CHAPTER 3 – death, grief, guilt
I started studying Travel and Tourism Diploma at Varsity College in 2004. I still am not sure how the woman got me to sign up to study tourism when I went there to sign up to do a UNISA Psychology course after my mom and Ossi had talked me out of studying animal behaviour as a job with animals wouldn’t pay enough. Studying Travel and Tourism turned out to be one of the best moves I ever made… I absolutely LOVED learning about the world and excelled, for the first time in my life achieving over 95% for all my subjects.

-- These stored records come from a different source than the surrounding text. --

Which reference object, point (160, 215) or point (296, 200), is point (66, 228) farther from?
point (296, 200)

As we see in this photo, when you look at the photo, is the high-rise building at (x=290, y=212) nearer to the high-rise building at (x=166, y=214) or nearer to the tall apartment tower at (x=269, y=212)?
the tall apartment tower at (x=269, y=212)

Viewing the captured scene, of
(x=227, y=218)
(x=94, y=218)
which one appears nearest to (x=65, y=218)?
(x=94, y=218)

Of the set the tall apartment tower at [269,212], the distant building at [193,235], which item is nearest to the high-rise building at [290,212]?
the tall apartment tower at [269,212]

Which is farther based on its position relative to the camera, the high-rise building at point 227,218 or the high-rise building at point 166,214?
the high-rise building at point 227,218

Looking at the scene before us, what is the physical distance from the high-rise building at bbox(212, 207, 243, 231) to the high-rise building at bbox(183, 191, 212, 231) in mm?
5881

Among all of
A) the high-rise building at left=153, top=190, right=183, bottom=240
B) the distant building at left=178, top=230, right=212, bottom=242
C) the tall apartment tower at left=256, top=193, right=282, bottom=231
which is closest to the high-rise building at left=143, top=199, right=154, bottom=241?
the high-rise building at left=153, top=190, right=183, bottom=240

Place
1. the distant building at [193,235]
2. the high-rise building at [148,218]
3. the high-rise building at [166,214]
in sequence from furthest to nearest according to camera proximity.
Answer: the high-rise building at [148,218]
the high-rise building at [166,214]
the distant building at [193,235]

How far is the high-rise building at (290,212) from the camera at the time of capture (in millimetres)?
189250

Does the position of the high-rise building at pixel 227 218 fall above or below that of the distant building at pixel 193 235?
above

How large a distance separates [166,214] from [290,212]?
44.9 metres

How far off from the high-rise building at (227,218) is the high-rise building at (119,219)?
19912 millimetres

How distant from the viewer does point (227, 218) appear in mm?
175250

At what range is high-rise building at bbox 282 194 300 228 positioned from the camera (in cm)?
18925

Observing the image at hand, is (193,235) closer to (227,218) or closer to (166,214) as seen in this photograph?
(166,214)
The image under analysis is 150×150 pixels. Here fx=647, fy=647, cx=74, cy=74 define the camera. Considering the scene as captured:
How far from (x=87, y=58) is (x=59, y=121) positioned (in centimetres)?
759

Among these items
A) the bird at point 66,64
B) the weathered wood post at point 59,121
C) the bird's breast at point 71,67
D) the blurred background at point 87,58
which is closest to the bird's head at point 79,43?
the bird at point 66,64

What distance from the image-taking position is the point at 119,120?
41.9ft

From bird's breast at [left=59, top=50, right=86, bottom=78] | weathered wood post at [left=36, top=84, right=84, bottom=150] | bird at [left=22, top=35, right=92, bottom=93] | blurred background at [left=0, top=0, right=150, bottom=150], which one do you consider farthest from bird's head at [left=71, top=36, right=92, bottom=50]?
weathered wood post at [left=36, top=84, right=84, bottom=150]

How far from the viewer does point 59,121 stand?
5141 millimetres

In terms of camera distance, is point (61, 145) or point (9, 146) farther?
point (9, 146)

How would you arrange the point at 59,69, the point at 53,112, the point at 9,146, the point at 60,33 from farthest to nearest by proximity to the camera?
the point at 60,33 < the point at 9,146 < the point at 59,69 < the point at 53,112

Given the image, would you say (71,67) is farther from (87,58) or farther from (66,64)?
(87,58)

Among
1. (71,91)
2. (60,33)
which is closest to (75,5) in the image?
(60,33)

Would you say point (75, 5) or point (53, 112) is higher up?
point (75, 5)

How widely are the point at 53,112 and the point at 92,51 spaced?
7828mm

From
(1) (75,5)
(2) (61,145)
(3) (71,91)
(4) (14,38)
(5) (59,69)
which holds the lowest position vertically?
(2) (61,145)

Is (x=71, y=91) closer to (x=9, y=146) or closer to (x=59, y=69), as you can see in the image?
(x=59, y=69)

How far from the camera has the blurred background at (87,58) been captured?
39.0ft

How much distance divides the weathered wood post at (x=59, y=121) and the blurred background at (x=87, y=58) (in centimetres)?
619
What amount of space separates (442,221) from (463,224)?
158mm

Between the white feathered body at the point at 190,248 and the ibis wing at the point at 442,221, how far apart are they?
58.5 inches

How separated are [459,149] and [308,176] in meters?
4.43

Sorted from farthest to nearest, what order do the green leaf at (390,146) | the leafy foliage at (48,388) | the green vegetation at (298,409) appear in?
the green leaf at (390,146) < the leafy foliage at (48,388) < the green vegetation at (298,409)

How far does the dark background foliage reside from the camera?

I got mugged on Noordhoek beach with a friend in July 2004. We had been walking from Chapmans Peak side and were approaching the ship wreck when we decided to head back. As we turned around we saw two men who had been lying on the beach get up and start walking toward us. The one man reached behind his back and brought out what looked like a HUGE carving knife. The biggest knife I have ever seen. As they got closer to us, the one man went for my friend while the man holding the knife came for me, I sprayed him in the face with my pepper spray but he didn’t stop and kept trying to stab me as I backed deeper and deeper into the sea. Then he grabbed my hand and dragged me forward onto the beach until I fell to my knees. I was crying and begging for my life, not daring to look up at him, and fortunately he just picked up my bag and ran. I had nightmares for months after. Every time I closed my eyes I would see them coming toward us, and then me begging for my life. I felt so ashamed at how I had reacted. When would I stop feeling scared? I struggled to go anywhere by myself for months, parking at college near Rondebosch Library was a huge challenge for me as it meant a walk under the railway line. I would sit in my car for ages, waiting for someone who looked ‘trustworthy’ to walk with.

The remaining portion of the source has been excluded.